# Coaches for the new Masonbogie



## Kovacjr (Jan 2, 2008)

Here is a little teaser until I do the final assembly and wrap up the build.

Its a Bronson Tate Colorado Central Coach. There are 2 coaches and a 2 Baggages available. The short Baggage is still in the final stages of design.

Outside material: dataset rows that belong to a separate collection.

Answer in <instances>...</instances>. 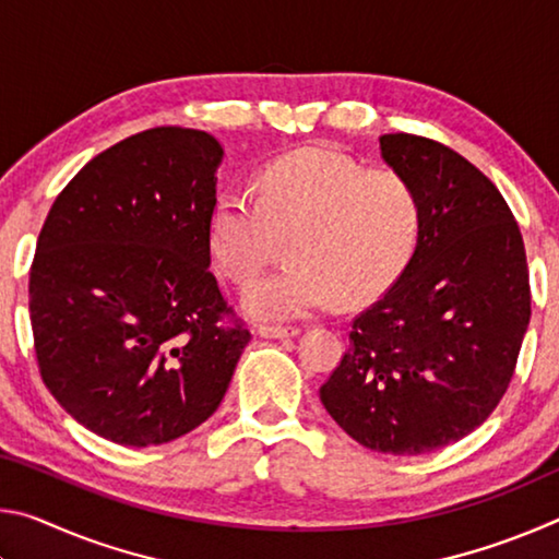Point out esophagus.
<instances>
[{"label": "esophagus", "instance_id": "obj_1", "mask_svg": "<svg viewBox=\"0 0 559 559\" xmlns=\"http://www.w3.org/2000/svg\"><path fill=\"white\" fill-rule=\"evenodd\" d=\"M259 335L269 340H283L300 335V328L296 325H259Z\"/></svg>", "mask_w": 559, "mask_h": 559}]
</instances>
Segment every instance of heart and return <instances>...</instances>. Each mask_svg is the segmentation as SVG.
Returning <instances> with one entry per match:
<instances>
[{"mask_svg":"<svg viewBox=\"0 0 559 559\" xmlns=\"http://www.w3.org/2000/svg\"><path fill=\"white\" fill-rule=\"evenodd\" d=\"M421 204L394 169H365L328 147L273 159L257 177V197L222 189L206 216L212 259L246 286L283 251L293 261L246 290L243 310L290 320L345 302H367L392 286L414 259Z\"/></svg>","mask_w":559,"mask_h":559,"instance_id":"1","label":"heart"}]
</instances>
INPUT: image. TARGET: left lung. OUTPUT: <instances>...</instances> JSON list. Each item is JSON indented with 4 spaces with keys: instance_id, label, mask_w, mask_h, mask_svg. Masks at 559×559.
<instances>
[{
    "instance_id": "left-lung-1",
    "label": "left lung",
    "mask_w": 559,
    "mask_h": 559,
    "mask_svg": "<svg viewBox=\"0 0 559 559\" xmlns=\"http://www.w3.org/2000/svg\"><path fill=\"white\" fill-rule=\"evenodd\" d=\"M380 150L419 197V246L353 320L320 402L362 447L419 456L468 437L503 400L530 323L527 261L503 194L466 157L409 132Z\"/></svg>"
}]
</instances>
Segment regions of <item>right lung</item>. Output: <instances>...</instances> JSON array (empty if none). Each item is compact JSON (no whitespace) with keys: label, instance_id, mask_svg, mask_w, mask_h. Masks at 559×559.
<instances>
[{"label":"right lung","instance_id":"add662e5","mask_svg":"<svg viewBox=\"0 0 559 559\" xmlns=\"http://www.w3.org/2000/svg\"><path fill=\"white\" fill-rule=\"evenodd\" d=\"M224 150L153 128L93 157L36 241L29 316L44 384L120 447L185 437L222 404L251 333L224 325L206 216Z\"/></svg>","mask_w":559,"mask_h":559}]
</instances>
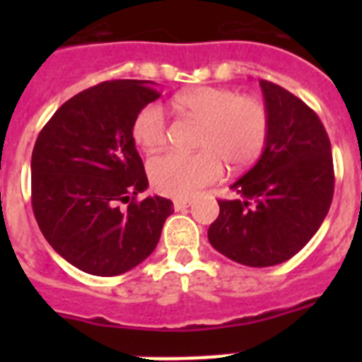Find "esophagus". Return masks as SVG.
I'll return each mask as SVG.
<instances>
[{"label": "esophagus", "mask_w": 362, "mask_h": 362, "mask_svg": "<svg viewBox=\"0 0 362 362\" xmlns=\"http://www.w3.org/2000/svg\"><path fill=\"white\" fill-rule=\"evenodd\" d=\"M192 204V201L190 199H174V209L177 210H185V209H188V206H190Z\"/></svg>", "instance_id": "esophagus-1"}]
</instances>
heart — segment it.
<instances>
[{
  "mask_svg": "<svg viewBox=\"0 0 362 362\" xmlns=\"http://www.w3.org/2000/svg\"><path fill=\"white\" fill-rule=\"evenodd\" d=\"M179 114L203 123L196 153L166 152L148 163L150 183L170 197L196 196L201 188L219 181L225 161L233 170L252 165L261 156L270 132V116L263 101L239 95L230 88L199 86L172 99ZM132 137L145 152H158L168 137L166 114L158 103L137 112Z\"/></svg>",
  "mask_w": 362,
  "mask_h": 362,
  "instance_id": "b5f03b06",
  "label": "heart"
}]
</instances>
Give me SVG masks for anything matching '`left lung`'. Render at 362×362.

These were pulled by both Colorado Central and DSP&PRR so this gives me a nice set of coaches to pull with my DSP 51 and the upcoming Masonbogie


----------



## VTRRLoco18 (Jan 6, 2008)

Your coach looks great. Weren't the end doors square cut at the top? How did you modify them and make a arched door?


----------



## Mike O (Jan 2, 2008)

Jason, 

Beautiful. Nice finishing work. You are to be commended for your patience assembling the benches. 

Mike


----------



## Kovacjr (Jan 2, 2008)

The end doors were arched, this is a kit from Bronson-Tate.com 

Mike - The seats are the part I dont like to build. Once all the parts were stained and painted it was a few hours in front of the TV one afternoon gluing them all together.


----------



## Dwight Ennis (Jan 2, 2008)

Great work Jason! It looks terrific!


----------



## peter bunce (Dec 29, 2007)

Nice work Jason - they are looking very good, I see that Doug has now got the decals. They were a bit late I think. 

There is a photo of (part of) the short baggage car in the Colorado Central RR book by Sundance. That has very fancy striping shown. 

Thanks for the photos


----------



## R Snyder (May 12, 2009)

Jason, Your cars are looking good. I am not quite that far along.


----------